The ‘backend’ environment where coding takes place is mental-simulation intensive. It combines assessing the syllabus, employing it while reflecting, and looking forward to begin to plan applications. A similar process takes place at a ‘frontend’ phase but more narrowly directed towards the realisation of research aspirations and problem solving.

Teaching thus becomes naturally in tune with reflective adaptive learning practices which emerge as vouge in pedagogical and psychological research. For reference see Walsh et al (2023; 2022) and Cole et al. (2021). The positive effects in a heterogeneity of cases suggest a general mechanism to be harnessed. The project under consideration aspires to add evidence in favour of reflective learning in university settings, and research provides ample reasons for optimism in this regard.
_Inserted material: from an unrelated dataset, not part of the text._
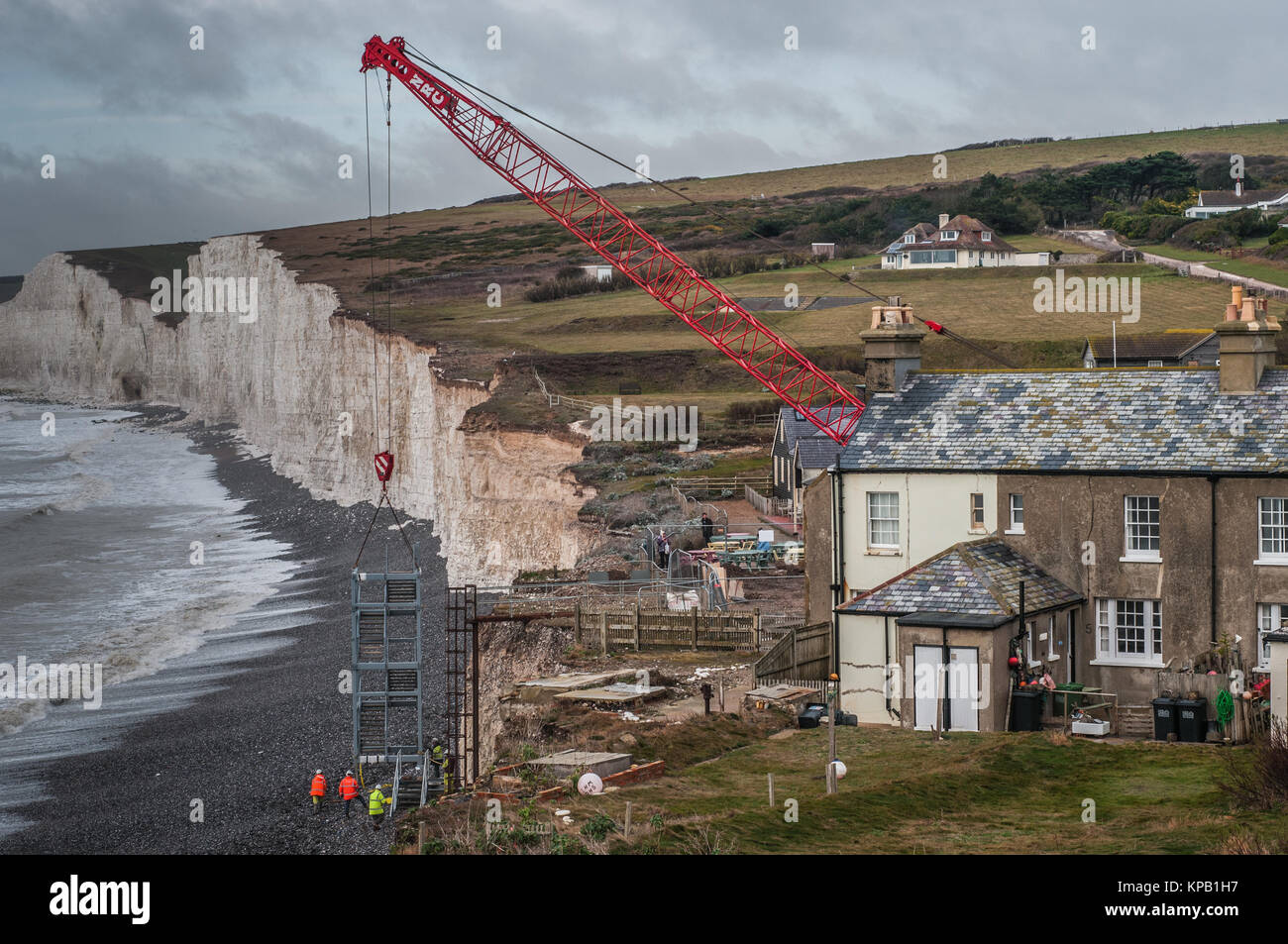 Birling Gap. East Sussex, UK..15 December 2017..New replacement beach access steps at the National Trust site on the South Coast are lifted into position. Accelerated erosion of the Chalk cliffs has necessited work to be carried out some years earlier than planned. Weather permitting the work should be completed before Christmas allowing public access to the beach once again. . Stock Photo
As my plan makes clear, my research is a reciprocal extension of my teaching practices.

This pedagogical project prepares students and researchers for imminent uncertainty. Heterodox approaches have become a survival strategy for Economics. Evidence refuted some of its long-held assumptions, and currently supports alternative perspectives such as MMT. Hence, an intriguing era of hypothesis testing and ground-breaking theoretical syntheses is within reach, for those open to the new challenges ahead.

References

Abrami, C. et al. (2015). Strategies for Teaching Students to Think
Critically: A Meta-Analysis. Review of Educational Research.
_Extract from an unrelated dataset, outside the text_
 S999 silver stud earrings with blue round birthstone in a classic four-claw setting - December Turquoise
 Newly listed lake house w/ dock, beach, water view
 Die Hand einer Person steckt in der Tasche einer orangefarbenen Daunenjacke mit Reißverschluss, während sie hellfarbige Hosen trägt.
Cole S.N., Smith, D.M., Ragan K., Suurmond, R. and Armitage C.J. (2021). Synthesizing the effects of mental simulation on behavior change:

Systematic review and multilevel meta-analysis

Eddy, L.S and Hogan A.K. (2014). Getting Under the Hood: How and for Whom Does Increasing Course Structure Work? Life Sciences Education. 13, 453-468

Freeman et al. (2014). Active learning increases student performance in science, engineering, and mathematics. PNAS

Tricot, A and Sweller, J. (2012). Domain-Specific Knowledge and Why Teaching Generic Skills Does Not Work. Educ Psychol Rev 26, 265-283

Walsh M.E, Witherspoon E.B, Schunn C.D, and Matsumura L.C. (2023). Mental simulations to facilitate teacher learning of ambitious mathematics instruction in coaching interactions. International Journal of STEM Education.

Walsh M.E, Schunn C.D, Matsumura L.C., Zook-Howell, D. (2022). Mental Simulations to Advance Adaptive Teaching Expertise in Reflection-based Instructional Coaching. International Society of the Learning Sciences.